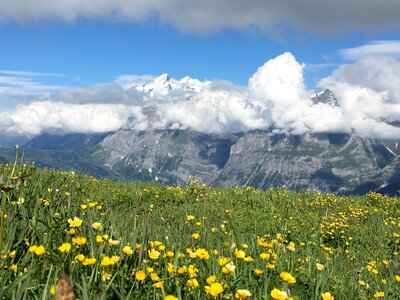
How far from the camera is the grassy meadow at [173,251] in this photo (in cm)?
347

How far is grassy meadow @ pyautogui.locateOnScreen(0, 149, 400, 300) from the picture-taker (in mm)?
3473

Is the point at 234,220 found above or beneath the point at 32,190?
beneath

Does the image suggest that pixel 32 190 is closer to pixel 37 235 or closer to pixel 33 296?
pixel 37 235

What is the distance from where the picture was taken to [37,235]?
447 cm

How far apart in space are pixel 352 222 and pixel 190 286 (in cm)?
1106

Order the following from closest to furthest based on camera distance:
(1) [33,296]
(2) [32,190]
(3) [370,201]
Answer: (1) [33,296] < (2) [32,190] < (3) [370,201]

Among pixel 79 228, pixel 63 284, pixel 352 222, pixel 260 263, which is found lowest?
pixel 352 222

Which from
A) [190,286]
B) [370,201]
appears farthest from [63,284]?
[370,201]

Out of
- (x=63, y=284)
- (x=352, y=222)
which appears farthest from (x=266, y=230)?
(x=63, y=284)

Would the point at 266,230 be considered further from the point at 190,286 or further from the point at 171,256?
the point at 190,286

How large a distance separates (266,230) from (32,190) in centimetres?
614

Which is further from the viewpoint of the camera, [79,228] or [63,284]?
[79,228]

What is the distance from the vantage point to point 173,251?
16.4 ft

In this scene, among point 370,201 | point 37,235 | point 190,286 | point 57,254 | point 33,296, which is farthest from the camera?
point 370,201
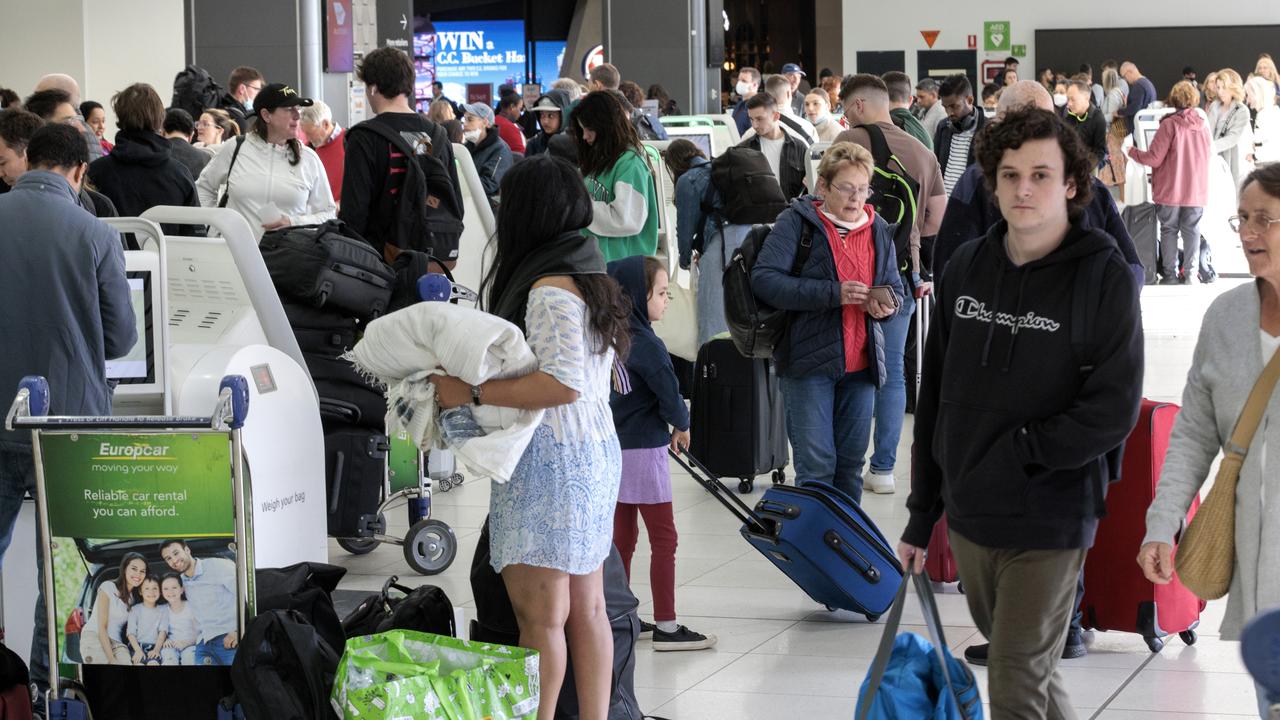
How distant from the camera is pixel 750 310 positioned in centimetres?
591

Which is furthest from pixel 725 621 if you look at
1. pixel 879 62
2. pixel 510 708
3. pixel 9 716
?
pixel 879 62

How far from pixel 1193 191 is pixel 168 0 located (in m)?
10.1

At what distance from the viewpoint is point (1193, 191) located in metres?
14.4

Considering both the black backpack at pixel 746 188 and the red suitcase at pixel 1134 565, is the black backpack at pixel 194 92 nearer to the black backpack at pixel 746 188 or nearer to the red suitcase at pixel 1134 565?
the black backpack at pixel 746 188

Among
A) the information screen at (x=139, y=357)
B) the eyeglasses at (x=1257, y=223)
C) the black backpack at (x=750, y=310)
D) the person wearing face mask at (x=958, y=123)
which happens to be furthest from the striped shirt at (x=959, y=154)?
the eyeglasses at (x=1257, y=223)

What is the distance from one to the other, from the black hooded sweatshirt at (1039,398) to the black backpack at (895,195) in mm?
3572

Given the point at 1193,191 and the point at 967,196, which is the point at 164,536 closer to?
the point at 967,196

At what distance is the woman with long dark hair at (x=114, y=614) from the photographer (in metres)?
3.75

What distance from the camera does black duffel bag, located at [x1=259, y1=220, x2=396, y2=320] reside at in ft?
19.0

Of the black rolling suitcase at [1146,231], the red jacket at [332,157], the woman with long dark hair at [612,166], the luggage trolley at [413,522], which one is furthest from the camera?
the black rolling suitcase at [1146,231]

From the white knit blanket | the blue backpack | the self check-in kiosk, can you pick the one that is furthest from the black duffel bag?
the blue backpack

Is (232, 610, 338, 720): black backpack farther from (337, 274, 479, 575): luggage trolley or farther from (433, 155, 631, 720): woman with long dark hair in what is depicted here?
(337, 274, 479, 575): luggage trolley

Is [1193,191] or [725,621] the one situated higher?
[1193,191]

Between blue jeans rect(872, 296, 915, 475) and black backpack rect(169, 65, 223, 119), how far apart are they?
649cm
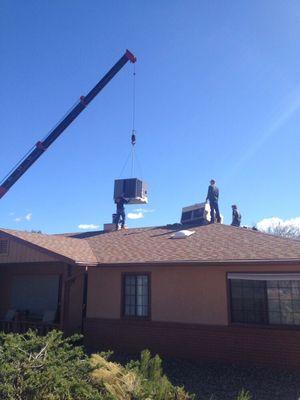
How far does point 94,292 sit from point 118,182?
7390mm

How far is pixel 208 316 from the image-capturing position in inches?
405

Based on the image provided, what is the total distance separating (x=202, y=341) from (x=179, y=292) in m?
1.44

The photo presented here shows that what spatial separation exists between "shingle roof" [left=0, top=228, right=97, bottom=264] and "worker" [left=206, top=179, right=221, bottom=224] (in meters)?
5.47

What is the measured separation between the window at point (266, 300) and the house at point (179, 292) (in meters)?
0.02

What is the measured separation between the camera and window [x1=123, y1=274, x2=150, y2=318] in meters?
11.5

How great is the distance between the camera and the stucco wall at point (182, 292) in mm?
10156

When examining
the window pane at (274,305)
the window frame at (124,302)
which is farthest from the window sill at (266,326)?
the window frame at (124,302)

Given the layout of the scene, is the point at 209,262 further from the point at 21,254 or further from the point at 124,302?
the point at 21,254

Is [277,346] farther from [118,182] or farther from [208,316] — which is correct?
[118,182]

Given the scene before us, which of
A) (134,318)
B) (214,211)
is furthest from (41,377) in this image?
(214,211)

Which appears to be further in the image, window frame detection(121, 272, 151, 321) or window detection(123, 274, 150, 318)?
window detection(123, 274, 150, 318)

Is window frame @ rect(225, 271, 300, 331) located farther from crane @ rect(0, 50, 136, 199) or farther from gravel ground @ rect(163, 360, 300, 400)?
crane @ rect(0, 50, 136, 199)

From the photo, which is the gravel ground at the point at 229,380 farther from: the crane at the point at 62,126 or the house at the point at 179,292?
the crane at the point at 62,126

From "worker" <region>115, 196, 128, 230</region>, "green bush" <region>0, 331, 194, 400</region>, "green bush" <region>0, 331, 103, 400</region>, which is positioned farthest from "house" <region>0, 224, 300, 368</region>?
"green bush" <region>0, 331, 103, 400</region>
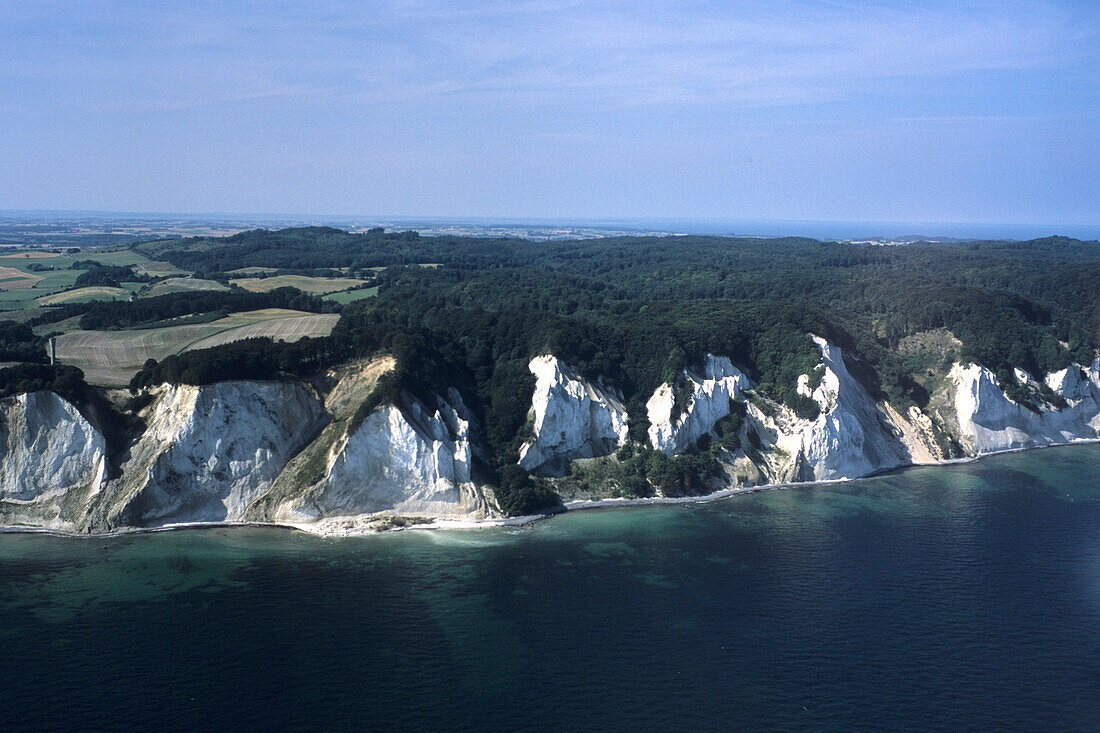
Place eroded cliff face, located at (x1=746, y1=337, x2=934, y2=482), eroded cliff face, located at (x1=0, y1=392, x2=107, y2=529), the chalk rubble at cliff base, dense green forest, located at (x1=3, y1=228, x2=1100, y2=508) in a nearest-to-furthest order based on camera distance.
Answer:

## INSTRUCTIONS FOR THE TASK
Carry the records over again from the start through the line that contains "Answer: (1) [33,296]", requests and answers alike, adding 74 to every number in the answers, including the distances and the coordinates. Leave the pictures out.

## EXERCISE RESPONSE
How far from the camera is the grassy meadow at [173,251] in this photo (in cm)?
421

How far is grassy meadow @ pyautogui.locateOnScreen(0, 149, 400, 300) from the picture-taker (in mm)?
3547

Is the point at 234,220 found above or beneath the point at 32,190?
beneath

Does the image suggest that pixel 32 190 is closer to pixel 37 235 or closer to pixel 33 296?
pixel 111 309

What is the distance from where the picture was taken to [37,235]?
521 cm

How far apart in space are pixel 352 222 and pixel 190 286 (in cm)?
1180

Order the following from closest to furthest based on camera distance:
(1) [33,296]
(2) [32,190]
(3) [370,201]
Answer: (75) [107,370] < (76) [106,264] < (77) [444,275]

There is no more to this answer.